Extract Block Start
Readers Write

Splash: Essays by readers

We gave our readers a one-word writing prompt: “Splash.”

In response to our request for essays on splash, we received many compelling reflections. Below is a selection. The next two topics for reader submissions are gap and help. Read more.

“An old silent pond. / Into the pond a frog jumps. / Splash! Silence again.” It is perhaps the best known of all Japanese haiku. No subject could be more humdrum. No language could be more pedestrian. Basho, the poet, makes no comment on what he is describing. He implies no meaning, message, or metaphor. He simply invites our attention to no more and no less than just this: the old pond in its watery stillness, the kerplunk of the frog, the gradual return of the stillness.

—Frederick Buechner, Whistling in the Dark. 

The Buechner Narrative Writing Project honors the life and legacy of writer and theologian Frederick Buechner with the aim of nurturing the art of spiritual writing and reflection.

I know how Peter felt. I didn’t try to walk on water, but I did try to come to the surface again after not so willingly diving off in an “abandon ship” simulation at Great Lakes naval training center. We were asked if we knew how to swim, but after witnessing the ridicule of those who admitted they didn’t, no way was I about to confess. So I took the alternative: climb the ladder to the high dive and, at the order, jump or be booted off. I jumped.

After the most ungraceful dive ever attempted, I hit the water with a tremendous splash. I went down, and down, and down. It was a taste of eternity before I felt myself coming back up again. By then I had given up all hope of resurfacing. But I did. Coughing and sputtering, I thrashed my way to the far end of the pool. I passed, with the fervent prayer that if ever I was assigned to a ship, it would never founder.

To avoid the draft and the prospect of being assigned to the infantry, a friend and I had enlisted in the Coast Guard when we were 17 years old, juniors in high school. Our early training was in port security and small boat handling. After graduation, however, when we were called up for our two years of active duty, we each were assigned to shipboard service, my friend as a damage controlman and I as a quartermaster or navigator and helmsman aboard icebreaker/buoy tenders. My ship’s home port was Sault Ste. Marie, Michigan, from which we tended aids to navigation (buoys, channel markers, and lighthouses), provided search and rescue services, and broke ice for lake freighters from Buffalo, New York, to Duluth, Minnesota.
Extract Block End
Dataset content Block Start
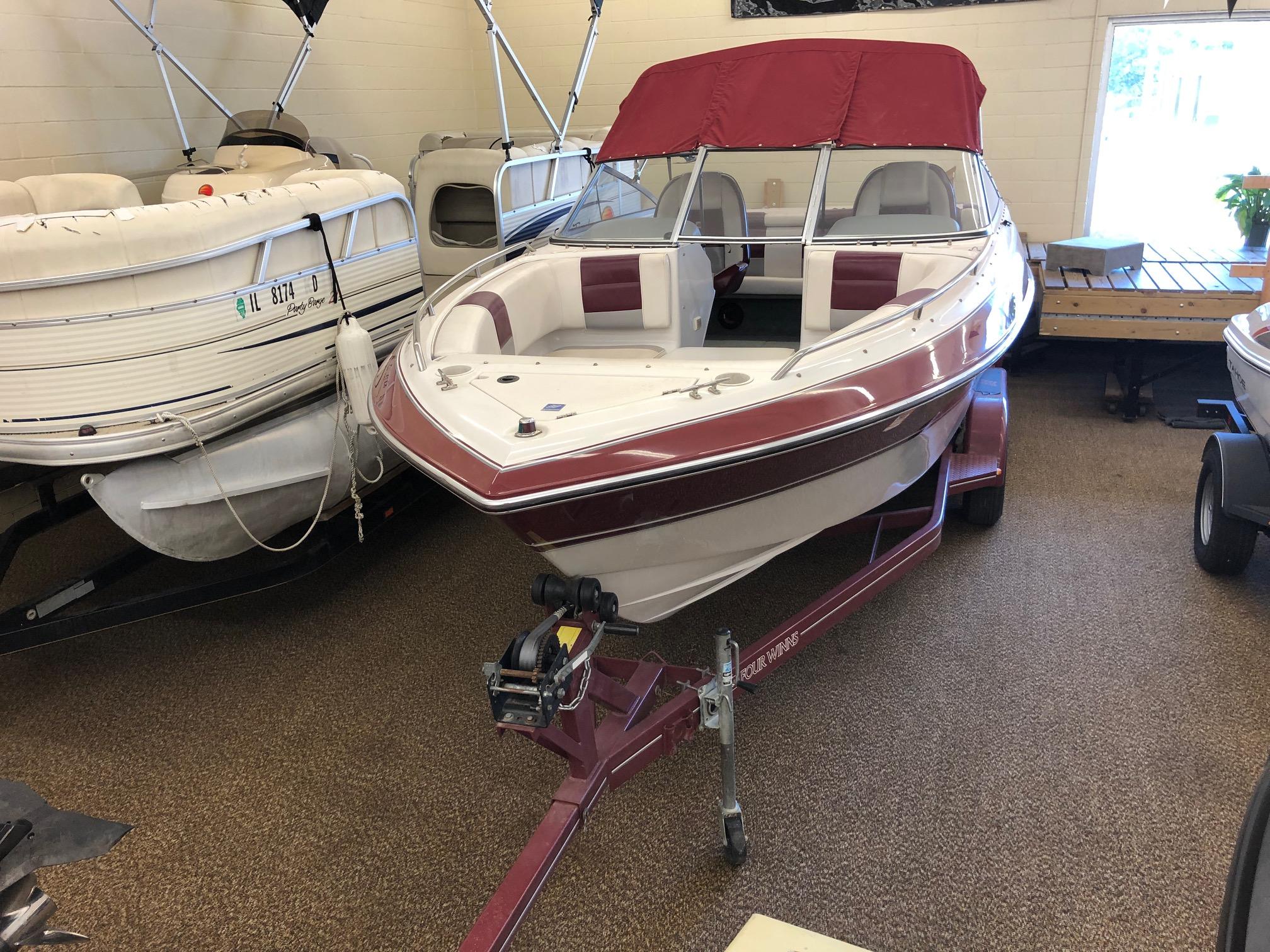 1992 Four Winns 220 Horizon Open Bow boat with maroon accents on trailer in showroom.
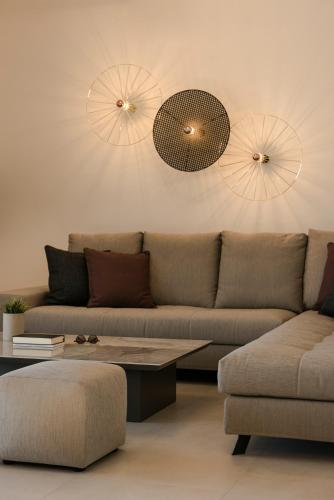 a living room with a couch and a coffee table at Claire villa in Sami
Dataset content Block End
Exercise requirements.
1. Condense the paragraph beginning "To avoid the draft" in the reader essays on splash into a short list of its main facts.
2. Pick up the reader essays on splash after their final sentence and keep writing.

Answers in order.
1.
- The writer and a friend enlisted in the Coast Guard at 17, as high school juniors, to avoid the draft and a possible infantry assignment.
- Their early training was in port security and small boat handling.
- After graduation, when called up for two years of active duty, both were assigned to shipboard service. The friend served as a damage controlman. The writer served as a quartermaster (navigator and helmsman) aboard icebreaker/buoy tenders.
- The ship's home port was Sault Ste. Marie, Michigan.
- The ship tended aids to navigation (buoys, channel markers, and lighthouses), provided search and rescue services, and broke ice for lake freighters from Buffalo, New York, to Duluth, Minnesota.

2.
An old military transport plane touched down at Soo CG base on a snowy, cold November evening, and I disembarked to board my ship. Not many hours later we got the call to assist a freighter which had lost power on Lake Superior, and I got my first taste of that lake’s fury. It very soon brought back dark memories of my “abandon ship” drill, and with it the clutching fear of jumping into that icy water. It didn’t help when one of the old hands asked, “How ya’ doing, kid?” and, at my stammering reply, said, “Just remember: ya’ gotta’ go out; ya’ don’t gotta’ come back!”

The Coast Guard’s official motto is Semper Paratus—always ready—but my shipmate’s citation, I was to learn, is its unofficial motto. You do your best in accord with your training, you deal with the consequences to the extent you can, and sometimes you succeed. Sometimes you don’t.

Years later, after receiving my discharge and attending college, seminary, and graduate school, I was invited to preach at my home church. I very much looked forward to seeing those beloved folks again, but I was puzzled about what message I could bring them. Then it occurred to me that the Coast Guard’s unofficial motto may be as good a paradigm as any for the Christian life: with your baptismal or confirmation or membership vows you sign on, and if you are serious about it, you go where you feel God sends you or do what you feel called upon to do. But there are no guarantees of success, just the promise that the Spirit is with you even unto the ends of the earth.

That was my sermon. Ya’ gotta’ go out; ya’ don’t gotta’ come back.

Herb Evert
Cottage Grove, WI


New York State raised me. I was nurtured by nature—swaddled by the Hudson River and High Tor Mountain—in the arms of a village named Haverstraw. The Hudson’s tide rose to the backyard we shared with our cousins who lived next door. After spending long hours playing tag, hide-and-seek, or Mother may I, we would look for flat rocks, stand on the bank, and skip them across the river’s surface. The small stones made a gentle splash as we tried to get them to bounce again and again before sinking underneath the surface.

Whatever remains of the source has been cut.